**Requirement:** Each line of the material must be reproduced exactly; pictures stay out.
Segment Start: Available data
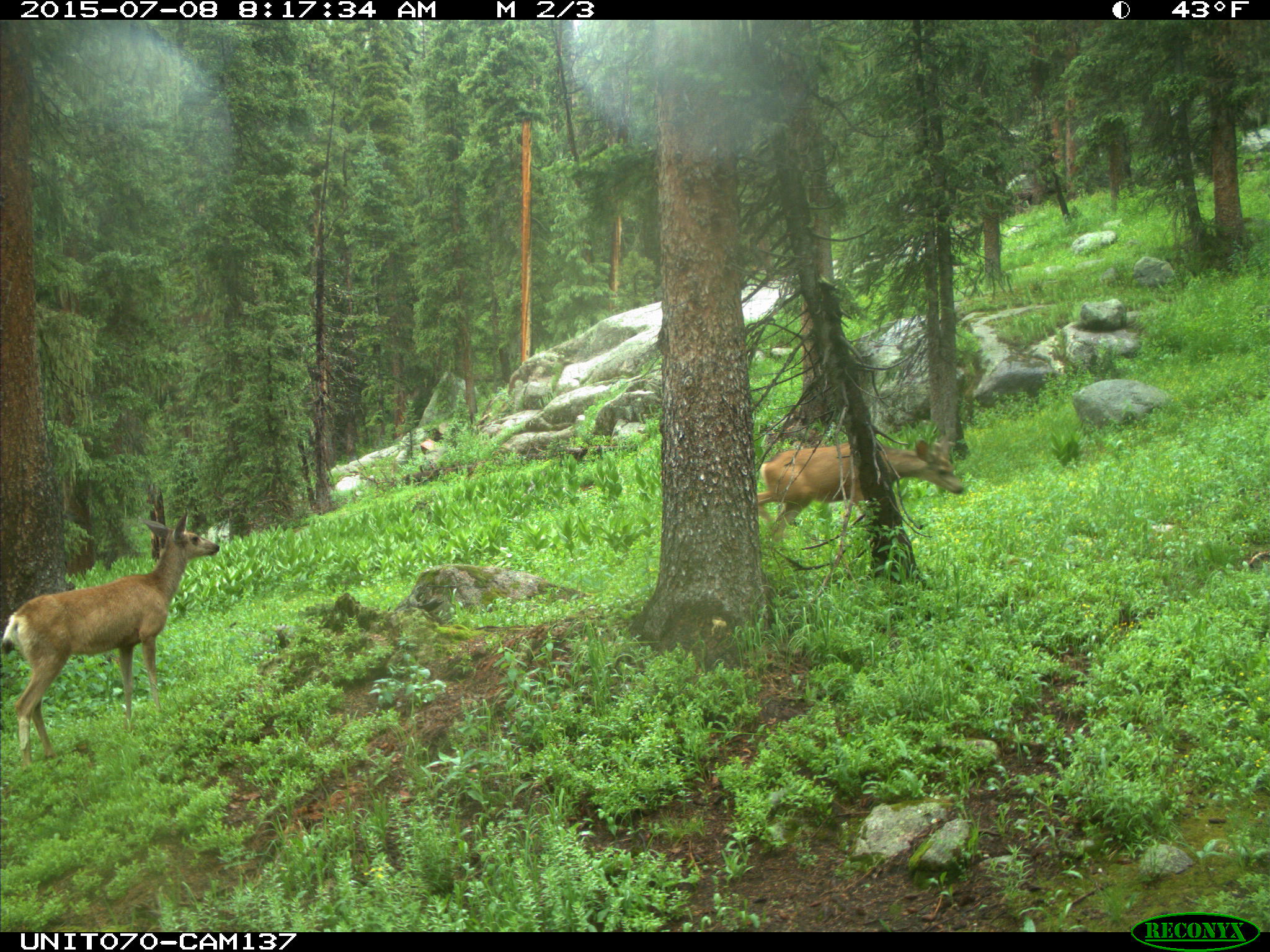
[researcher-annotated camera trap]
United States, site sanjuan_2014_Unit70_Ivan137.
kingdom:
Segment End: Available data
**Solution for this exercise:**
[researcher-annotated camera trap]
United States, site sanjuan_2014_Unit70_Ivan137.
kingdom:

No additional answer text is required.